→ Problem requirements:
Everything from the line with "Angry man pulling" down to the line with "Jeune homme ethnique" below must be printed exactly, those two lines included. Exclude pictures.

→ Supplied data:
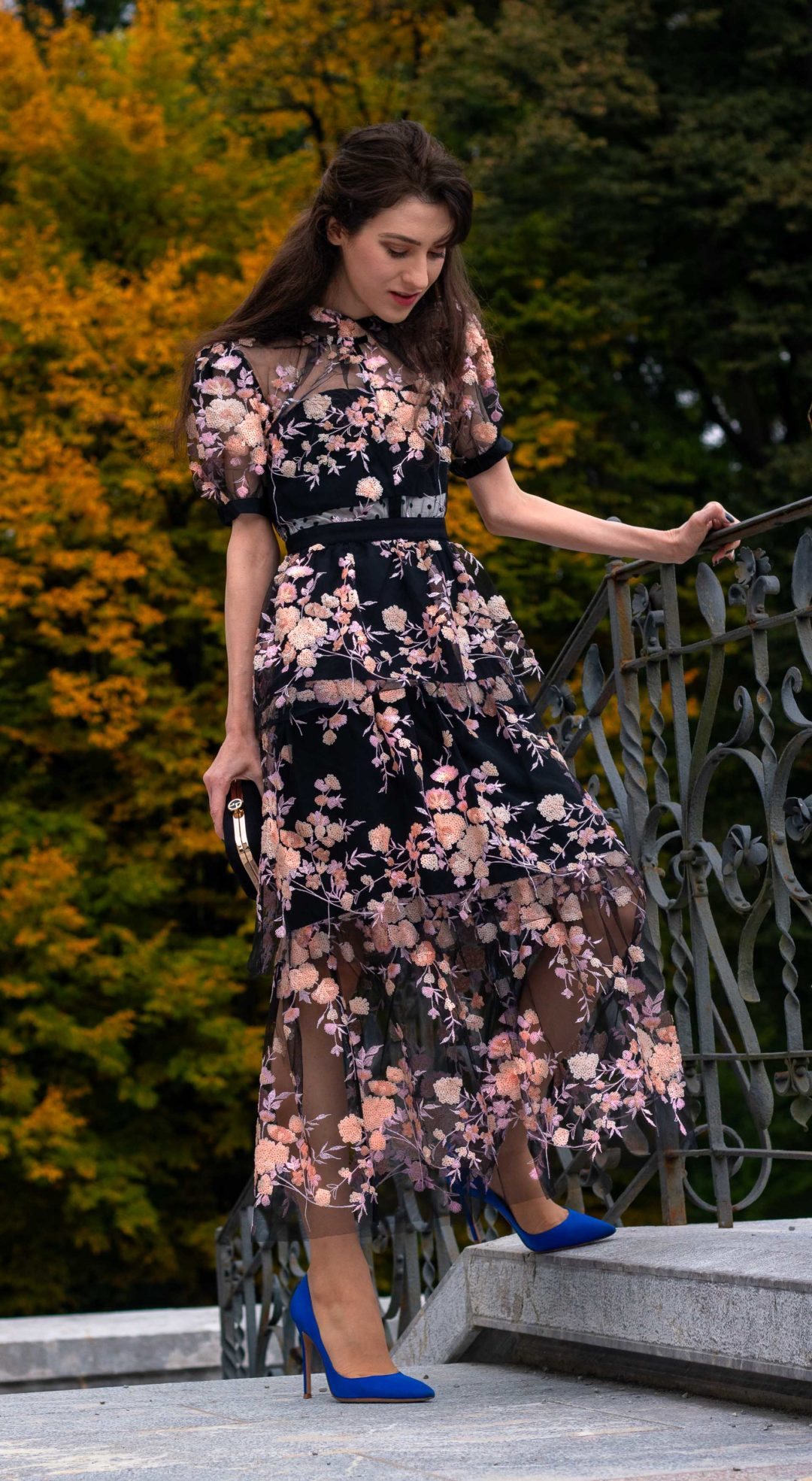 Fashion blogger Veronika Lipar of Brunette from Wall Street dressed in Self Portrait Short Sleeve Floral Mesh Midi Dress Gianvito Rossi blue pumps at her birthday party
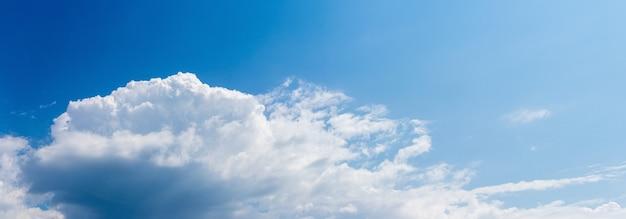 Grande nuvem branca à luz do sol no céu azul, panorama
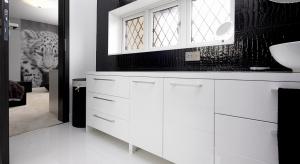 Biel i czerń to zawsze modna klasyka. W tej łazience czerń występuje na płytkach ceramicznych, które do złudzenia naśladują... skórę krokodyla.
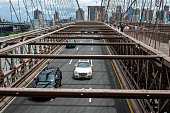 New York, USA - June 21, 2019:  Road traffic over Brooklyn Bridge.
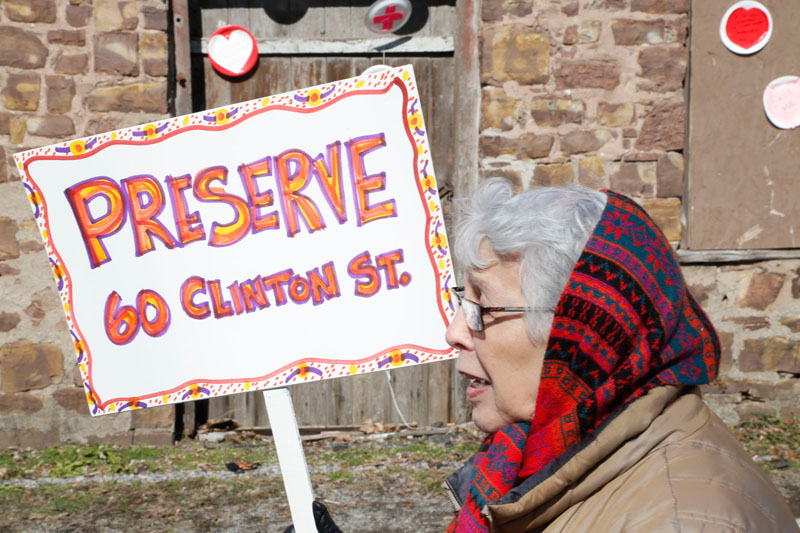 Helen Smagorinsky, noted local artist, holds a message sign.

==

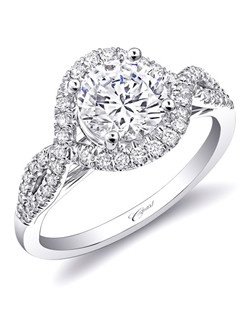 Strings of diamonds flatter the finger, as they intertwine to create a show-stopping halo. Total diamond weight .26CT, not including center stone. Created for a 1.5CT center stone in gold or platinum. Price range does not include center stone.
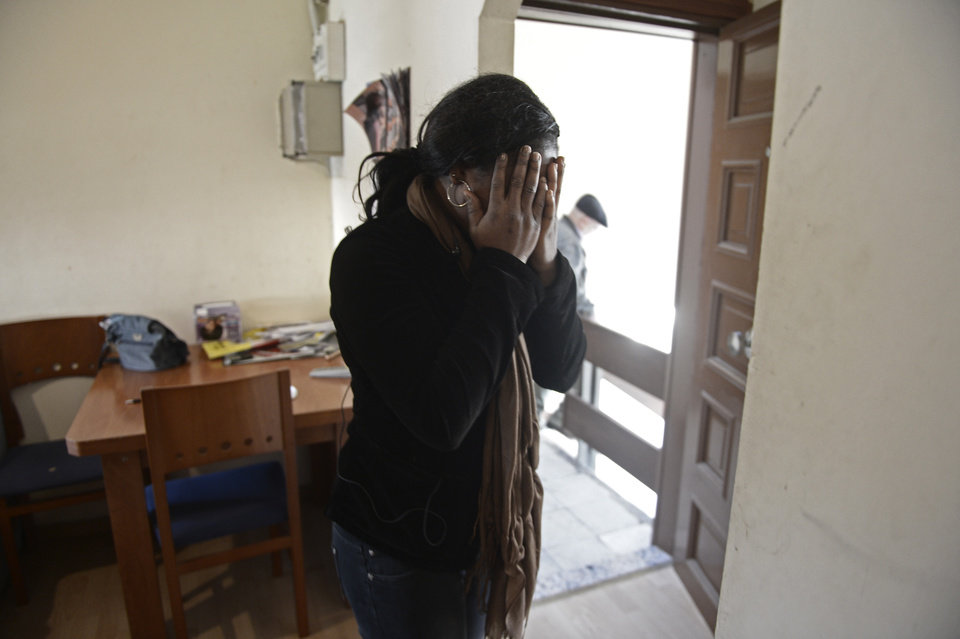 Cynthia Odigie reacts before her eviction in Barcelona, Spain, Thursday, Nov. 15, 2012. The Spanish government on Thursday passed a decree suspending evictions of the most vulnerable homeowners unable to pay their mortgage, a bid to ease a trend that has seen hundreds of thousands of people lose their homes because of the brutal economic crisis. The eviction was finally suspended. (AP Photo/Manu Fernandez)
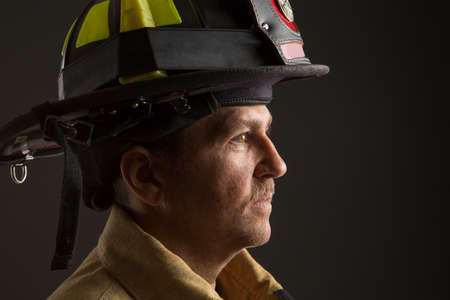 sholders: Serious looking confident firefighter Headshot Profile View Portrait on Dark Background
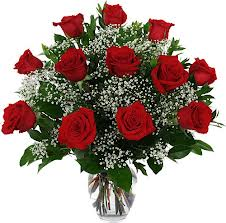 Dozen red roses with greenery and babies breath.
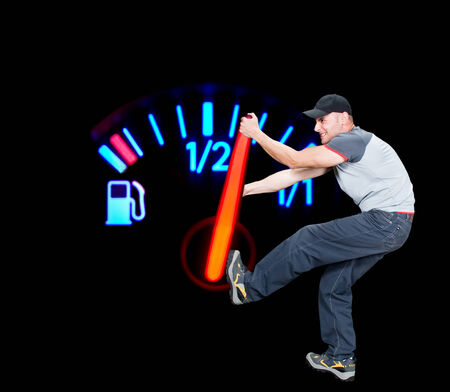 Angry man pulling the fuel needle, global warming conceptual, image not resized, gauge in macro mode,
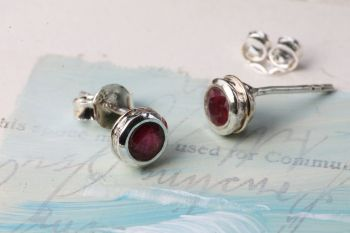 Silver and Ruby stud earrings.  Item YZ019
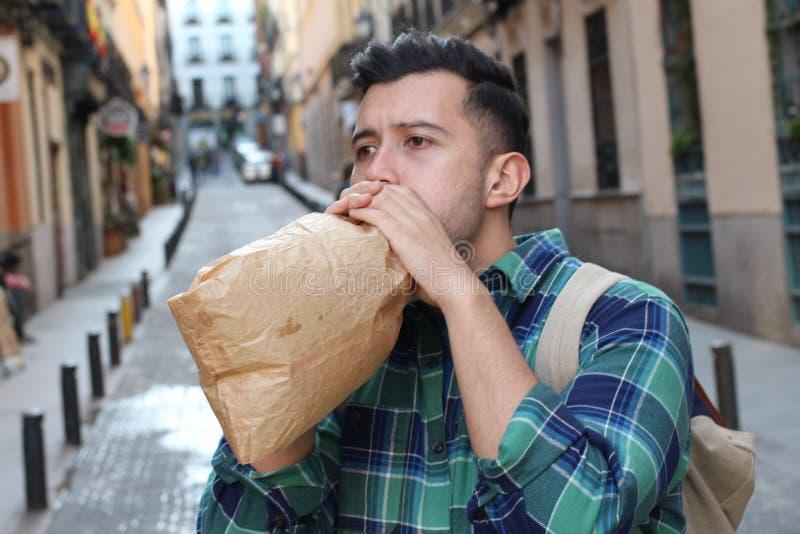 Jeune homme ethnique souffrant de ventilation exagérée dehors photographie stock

→ Response:
 Angry man pulling the fuel needle, global warming conceptual, image not resized, gauge in macro mode,
 Silver and Ruby stud earrings.  Item YZ019
 Jeune homme ethnique souffrant de ventilation exagérée dehors photographie stock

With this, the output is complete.